Yes, it would appear that my beloved Red Sox are vanquished yet again this year. Going up against a $194 million payroll, an ankle injury to your star pitcher, and a sudden inability to hit will do that to you. But if anyone thinks I'm going to go gently into that good night, or engage in some sportsmanlike wishing the Yankees well, you'll sooner see Paris Hilton shun the spotlight.
Albert Pujols, Scott Rolen, and Jason Isringhausen delivered me my first-ever FLAKS league title in fantasy baseball this year, so I have been watching the Cardinals all season long. And I hope the St. Louis crew crushes the damn Yankees in four straight.
But that wouldn't be good enough. Here are the top ten other things I hope happen to the Yankees.
10. In a fit of rage after someone gets champagne in his eyes, Kevin Brown breaks his other hand... punching Kenny Lofton's face.
9. Alex Rodriguez slips while chasing a dollar bill that's fallen onto the floor of the dugout... his resulting back injury keeps him out of the World Series. And his gold-digging wife finds some Wall Street stockbroker with even more money than A-Rod, and leaves him during his convalescence.

→ PROBLEMS AND TASKS
1) List each baseball player named in the post about the Red Sox and the Yankees above, counting each person once.
2) Pick up the post about the Red Sox and the Yankees after its final sentence, keeping its voice and its countdown format.

→ SOURCE MATERIAL
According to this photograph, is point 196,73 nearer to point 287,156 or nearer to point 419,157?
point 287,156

...

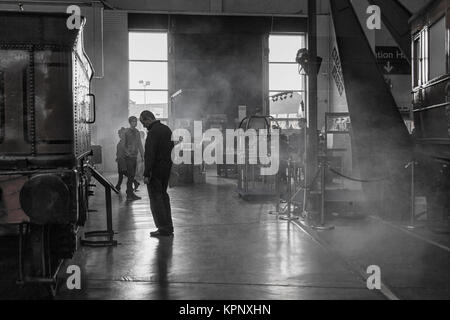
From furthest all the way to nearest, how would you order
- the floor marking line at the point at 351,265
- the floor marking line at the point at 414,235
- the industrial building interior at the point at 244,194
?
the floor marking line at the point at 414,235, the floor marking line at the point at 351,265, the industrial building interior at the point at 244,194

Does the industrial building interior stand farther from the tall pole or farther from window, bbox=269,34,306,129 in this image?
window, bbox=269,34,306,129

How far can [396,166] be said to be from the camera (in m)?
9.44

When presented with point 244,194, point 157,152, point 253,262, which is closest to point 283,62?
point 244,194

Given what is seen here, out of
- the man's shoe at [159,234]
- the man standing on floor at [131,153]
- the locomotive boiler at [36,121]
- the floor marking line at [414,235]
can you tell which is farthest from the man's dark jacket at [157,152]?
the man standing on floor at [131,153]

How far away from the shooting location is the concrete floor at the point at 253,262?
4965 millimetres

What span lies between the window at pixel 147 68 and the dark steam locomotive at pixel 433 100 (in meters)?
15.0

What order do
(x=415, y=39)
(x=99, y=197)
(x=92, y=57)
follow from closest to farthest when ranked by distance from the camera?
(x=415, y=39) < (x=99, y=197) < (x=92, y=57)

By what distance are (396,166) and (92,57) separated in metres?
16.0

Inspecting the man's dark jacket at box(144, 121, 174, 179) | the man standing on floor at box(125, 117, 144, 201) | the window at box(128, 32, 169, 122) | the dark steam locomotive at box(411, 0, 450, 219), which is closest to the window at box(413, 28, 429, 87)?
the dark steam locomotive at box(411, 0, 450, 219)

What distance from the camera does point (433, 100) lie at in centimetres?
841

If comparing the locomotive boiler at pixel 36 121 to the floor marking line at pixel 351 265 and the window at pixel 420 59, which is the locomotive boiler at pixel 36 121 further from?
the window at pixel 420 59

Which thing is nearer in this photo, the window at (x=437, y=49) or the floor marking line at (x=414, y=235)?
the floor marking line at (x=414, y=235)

→ ANSWERS FOR THIS EXERCISE
1) Albert Pujols, Scott Rolen, Jason Isringhausen, Kevin Brown, Kenny Lofton, Alex Rodriguez

2)
8. Gary Sheffield has a fit of 'roid rage and takes out the coaching staff with a bat.
7. Hideki Matsui's work visa expires on October 20 and he is forced to return to Japan. (Actually, Matsui is the one Yankee I actually respect and like. But if they make him leave and miss the Series, I'd be okay with that.)
6. John "Mosquito Head" Olerud is sprayed with pesticide by the city to prevent further spread of West Nile virus.
5. Three words for Bernie Williams: anterior cruciate ligament.
4. Mike Mussina experiences a religious conversion, accepting the Amish lifestyle of the towns he grew up near in central Pennsylvania. He refuses to pitch in any game where the stadium uses electricity.
3. Tom Gordon is attacked by a possessed automobile, a rabid St. Bernard, a homicidal otherwordly clown, and the Walkin' Dude himself, Randall Flagg - who've all shared the pages of a Stephen King novel with Gordon and who are jealous of his extra attention.
2. Because winning isn't enough for Georgie Warbucks, Steinbrenner becomes enraged when the Cardinals win a game. Furious that he was unable to purchase a four game sweep, Steinbrenner goes on a rampage in the lockerroom that makes Chuck Norris, Rambo, Clint Eastwood, Arnold Schwarzenegger, Dolph Lundgren, Jean Claude Van Damme, and the assembled membership of the NRA look like wussy, pacifist girly-men. After the carnage is over, Steinbrenner leaves the room, looks at the reporters in the press pool, pumps his shotgun and says, "I'll be back."
1. Crudded up by all the New York skank he puts it into, Derek Jeter's penis becomes rabid. It jumps off his body and begins attacking Yankees in the lockerroom like that killer rabbit in Monty Python and the Holy Grail - going straight for throats and faces. It bites off Gary Sheffield's right earlobe, Alex Rodriguez loses an eye, and Jorge Posada cannot be saved by modern medicine.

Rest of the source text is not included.